Excerpted passage –
[Begin]
Armed with a brand-new Palm m125 and a copy of Kim Topley’s excellent J2ME in a Nutshell, I set out to build a very simple SVG viewer and an interface for collecting information in the forest. I’m not nearly there yet, but I’m surprised to find myself enjoying what sounded like a difficult environment.

I’d picked up a Palm V at JavaOne a few years ago when they were first announcing this stuff, and stopped paying attention when it seemed like Java for the Palm got lost in more ambitious projects. Around the beginning of this year I noticed that J2ME, at least in its smallest CLDC/MIDP incarnation, was available. Around June, I finally got around to downloading it and starting to poke at it. (Sadly, I’m stuck for now doing my J2ME work on Windows, since the Mac OS X Java doesn’t provide J2ME support.)

The UI tools are primitive, and interface results vary drastically from device to device. Still, they work pretty nicely, and the low-level UI offers just enough features just enough of a toolkit to let me show people a graphic rendition of the information they’ve entered - trees in a forest. Working with integer-only math is a bit tricky when I want to create plots based on compass coordinates, but it just takes some extra thought.
[End]
(Stored data)
[Begin]
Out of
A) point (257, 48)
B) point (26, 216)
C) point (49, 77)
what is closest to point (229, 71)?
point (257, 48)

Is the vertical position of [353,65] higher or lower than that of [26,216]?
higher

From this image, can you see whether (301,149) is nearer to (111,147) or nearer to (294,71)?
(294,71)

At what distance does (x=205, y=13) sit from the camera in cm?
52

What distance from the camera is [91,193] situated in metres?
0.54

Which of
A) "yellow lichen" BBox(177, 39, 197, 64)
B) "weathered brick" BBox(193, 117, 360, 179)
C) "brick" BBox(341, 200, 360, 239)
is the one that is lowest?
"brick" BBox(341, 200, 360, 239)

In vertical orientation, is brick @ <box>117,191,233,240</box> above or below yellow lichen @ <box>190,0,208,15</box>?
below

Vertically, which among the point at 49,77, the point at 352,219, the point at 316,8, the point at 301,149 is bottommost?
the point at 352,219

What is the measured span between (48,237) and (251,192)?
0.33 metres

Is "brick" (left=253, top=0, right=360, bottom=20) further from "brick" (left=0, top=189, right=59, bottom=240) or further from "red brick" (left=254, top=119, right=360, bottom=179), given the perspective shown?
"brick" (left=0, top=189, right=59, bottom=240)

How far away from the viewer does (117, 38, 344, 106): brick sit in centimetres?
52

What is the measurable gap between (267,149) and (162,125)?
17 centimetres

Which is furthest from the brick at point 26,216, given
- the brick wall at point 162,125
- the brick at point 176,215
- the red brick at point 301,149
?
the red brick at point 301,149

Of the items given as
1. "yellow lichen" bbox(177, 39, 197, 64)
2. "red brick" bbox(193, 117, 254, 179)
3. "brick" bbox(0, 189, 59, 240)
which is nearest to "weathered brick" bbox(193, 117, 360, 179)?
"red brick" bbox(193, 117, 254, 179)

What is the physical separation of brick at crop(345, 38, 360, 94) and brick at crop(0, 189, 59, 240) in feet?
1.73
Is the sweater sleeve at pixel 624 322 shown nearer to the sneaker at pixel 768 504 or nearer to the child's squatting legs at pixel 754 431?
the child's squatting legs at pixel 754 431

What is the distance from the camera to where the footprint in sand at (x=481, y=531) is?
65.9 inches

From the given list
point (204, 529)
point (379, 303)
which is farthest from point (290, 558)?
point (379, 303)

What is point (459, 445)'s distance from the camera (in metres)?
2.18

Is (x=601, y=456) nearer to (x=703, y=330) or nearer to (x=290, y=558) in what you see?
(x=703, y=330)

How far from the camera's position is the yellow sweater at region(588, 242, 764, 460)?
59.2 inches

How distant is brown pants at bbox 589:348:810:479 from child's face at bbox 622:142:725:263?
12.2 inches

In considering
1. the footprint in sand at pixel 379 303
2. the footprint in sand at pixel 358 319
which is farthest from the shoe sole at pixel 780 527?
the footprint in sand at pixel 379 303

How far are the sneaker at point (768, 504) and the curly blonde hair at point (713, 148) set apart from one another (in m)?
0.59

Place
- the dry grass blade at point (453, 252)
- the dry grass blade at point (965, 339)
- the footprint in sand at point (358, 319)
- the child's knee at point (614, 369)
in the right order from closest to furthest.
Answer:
[End]
Stated exercise 1 – Write out the portion of the J2ME passage between "The UI tools" and "some extra thought.", inclusive.
Stated exercise 2 –
Answer these questions about the passage on J2ME for the Palm, each on its own line:
(a) Which book did the writer have on hand when setting out to build the SVG viewer?
(b) At what event did the writer acquire a Palm V?
(c) Why is the writer restricted to Windows for J2ME work?
Stated exercise 3 – Carry on the passage about J2ME development on the Palm, beginning after its final sentence.

Result 1 –
The UI tools are primitive, and interface results vary drastically from device to device. Still, they work pretty nicely, and the low-level UI offers just enough features just enough of a toolkit to let me show people a graphic rendition of the information they’ve entered - trees in a forest. Working with integer-only math is a bit tricky when I want to create plots based on compass coordinates, but it just takes some extra thought.

Result 2 –
(a) J2ME in a Nutshell, by Kim Topley.
(b) At JavaOne.
(c) Because the Mac OS X Java does not provide J2ME support.

Result 3 –
The one piece of my J2ME work that’s now available is the Tiny API for Markup, a not-quite-XML-compliant parser that will be one of the bases for my SVG work. After doing this, I can see why Jon Bosak kept telling the XML 1.0 group that XML had to be processable on PDAs - though I think XML misses the J2ME mark. (A processor in C would likely be more compact and have more space, so they did okay for PDAs in general, I guess.)

Working in J2ME means do more with less, and has really illuminated specifications in a way I wasn’t capable of doing before. The difficulties in the XML spec become much clearer, SVG Tiny starts to look huge, and things which might have looked reasonable in the ever-faster ever-more-bloated environment of PCs become plainly stupid. While I miss a few things (like Java 2 Collections), for the most part, it’s a privilege to work in a leaner environment for a while. I doubt this will sweep the computing world, but maybe it should.

Is less more?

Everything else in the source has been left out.